[Steppes] roman standards
uilliacc
uilliacc at gmail.com
Mon Feb 2 15:39:47 PST 2009
I didn't mean to send this as an attachment--- here it is--
In looking at the glass and knowing that others were chalcedony, my
first guess would be that the globes were ground, not blown. Grinding a
solid chunk of glass into a sphere is not a difficult task and could be
accomplished in the same way a stone sphere is ground.

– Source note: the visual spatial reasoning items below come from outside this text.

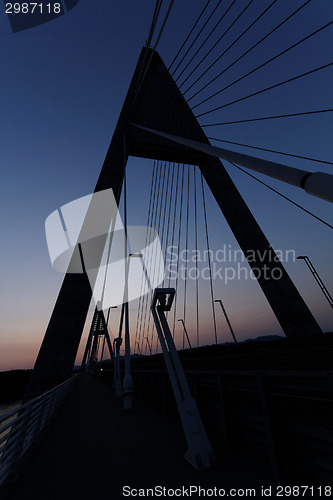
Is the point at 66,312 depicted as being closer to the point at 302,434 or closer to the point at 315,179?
the point at 302,434

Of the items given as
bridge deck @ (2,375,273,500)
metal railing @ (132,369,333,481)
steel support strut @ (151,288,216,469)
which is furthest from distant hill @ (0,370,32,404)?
metal railing @ (132,369,333,481)

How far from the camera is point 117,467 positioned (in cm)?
429

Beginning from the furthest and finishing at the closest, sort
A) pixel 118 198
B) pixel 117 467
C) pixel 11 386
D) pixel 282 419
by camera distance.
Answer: pixel 11 386 → pixel 118 198 → pixel 117 467 → pixel 282 419

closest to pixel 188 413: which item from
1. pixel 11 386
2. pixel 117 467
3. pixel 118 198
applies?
pixel 117 467

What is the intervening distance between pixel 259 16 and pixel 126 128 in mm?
11873

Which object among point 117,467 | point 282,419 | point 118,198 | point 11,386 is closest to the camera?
point 282,419

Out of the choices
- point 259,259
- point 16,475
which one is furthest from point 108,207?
point 16,475

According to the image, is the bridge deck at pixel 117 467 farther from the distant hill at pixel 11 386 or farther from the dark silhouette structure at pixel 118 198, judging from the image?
the distant hill at pixel 11 386

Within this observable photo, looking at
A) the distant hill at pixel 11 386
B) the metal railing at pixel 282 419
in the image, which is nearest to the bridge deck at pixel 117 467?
the metal railing at pixel 282 419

Egyptian glass goes back along way, at least to 1250 BC
http://news.nationalgeographic.com/news/2005/06/0616_050616_egyptglass.html
although there are earlier examples of glass use and the ancients
treasured glass as much as jewels--
http://news.bbc.co.uk/2/hi/science/nature/5196362.stm
http://news.nationalgeographic.com/news/2006/12/061221-egypt-glass.html
uillecc
alkudsi at aol.com wrote:
A good glass blower can do marvelous things...and glass blowing is a
pretty old craft! First origin guesses are about 50 BC by the
Phoenicians. Romans had a very active glass blowing industry during the
Empire.
Although, truth be told, they were probably blown into a mold for
consistency in size. And Romans DID tend to use more molds than free
blown glass.
The island of Murano, in Venice, was the site of all glass blowers in
Venice from 1291, where they were forcably relocated to reduce danger to
others.
I love finding out absolutely useless facts!